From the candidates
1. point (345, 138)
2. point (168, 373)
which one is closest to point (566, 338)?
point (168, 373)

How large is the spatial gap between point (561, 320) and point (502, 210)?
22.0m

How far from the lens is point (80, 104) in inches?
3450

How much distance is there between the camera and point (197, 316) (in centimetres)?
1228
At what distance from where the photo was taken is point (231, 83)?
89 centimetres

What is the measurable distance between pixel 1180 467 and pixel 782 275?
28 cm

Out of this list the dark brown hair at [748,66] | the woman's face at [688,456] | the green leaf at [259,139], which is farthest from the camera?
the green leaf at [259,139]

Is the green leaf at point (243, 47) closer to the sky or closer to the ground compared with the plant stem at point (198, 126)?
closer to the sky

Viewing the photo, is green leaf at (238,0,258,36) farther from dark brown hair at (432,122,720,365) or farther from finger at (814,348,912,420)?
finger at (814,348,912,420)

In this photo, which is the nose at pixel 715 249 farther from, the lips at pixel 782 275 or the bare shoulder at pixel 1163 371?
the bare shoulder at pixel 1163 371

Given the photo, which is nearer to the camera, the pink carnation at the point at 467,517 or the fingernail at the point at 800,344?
++++
■ **TASK DESCRIPTION**
Copy all of the records above word for word, line by line, keeping every number and mark unchanged.

■ **THE REPLY**
From the candidates
1. point (345, 138)
2. point (168, 373)
which one is closest to point (566, 338)?
point (168, 373)

How large is the spatial gap between point (561, 320) and point (502, 210)?
22.0m

How far from the lens is point (80, 104) in inches?
3450

How much distance is there between the camera and point (197, 316) (in centimetres)?
1228
At what distance from where the photo was taken is point (231, 83)?
89 centimetres

What is the measurable distance between pixel 1180 467 and pixel 782 275?
28 cm

Out of this list the dark brown hair at [748,66] | the woman's face at [688,456] | the green leaf at [259,139], which is farthest from the camera?
the green leaf at [259,139]

Is the green leaf at point (243, 47) closer to the sky or closer to the ground compared with the plant stem at point (198, 126)?
closer to the sky

Viewing the photo, is green leaf at (238,0,258,36) farther from dark brown hair at (432,122,720,365) or farther from finger at (814,348,912,420)?
finger at (814,348,912,420)

In this photo, which is the nose at pixel 715 249 farther from, the lips at pixel 782 275 or the bare shoulder at pixel 1163 371?
the bare shoulder at pixel 1163 371

Given the photo, which is nearer to the camera, the pink carnation at the point at 467,517 or the fingernail at the point at 800,344?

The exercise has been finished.